I think the Germans were unofficially counting on a large scale internal collapse of Soviet forces and the defection of tens of thousands of armed Armenians, Azeris, Caucascians and Georgians to the German side.

The Soviet forces never collapsed and though the Germans were able to recruit several thousand anti Soviet locals into para military units, the defections were no where near what had been hoped for.

That would have been the only way to pull this off, a complete Soviet collapse Feb 1918 style, with local insurrections large enough that the small forces the Germans could push and supply through the limited mountain roads would be enough to tip the balance their way. Any serious defence of the Caucasus passes means the Germans never get across.

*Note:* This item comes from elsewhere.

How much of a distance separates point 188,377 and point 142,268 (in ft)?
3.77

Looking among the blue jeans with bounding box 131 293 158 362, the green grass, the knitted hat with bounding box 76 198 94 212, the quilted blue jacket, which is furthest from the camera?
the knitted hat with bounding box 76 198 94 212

The only other way is to keep driving down the railway through Grozny to the Caspian (all on the North side of the Caucasus), block the railways completely from Asktrahan, deploy small boats and air force on and over the Caspian to disrupt supply and oil shipments across that lake and hope for a Soviet economic collapse generally.
 
it was doomed due to inability of germany to operate so far from their staging areas

however the soviets so completely and utterly bungled their attack on kharkov at the start of the campaign that it nearly allowed germany to achieve their otherwise asb objectives

Add to that Hitler's strategy of wasting valuable resources on too many and too unworthy fronts (BoB, North Africa, Yugoslavia, Greece(?)...) that he left the single most important theater in the war under-supplied, undermanned, and under-equipped.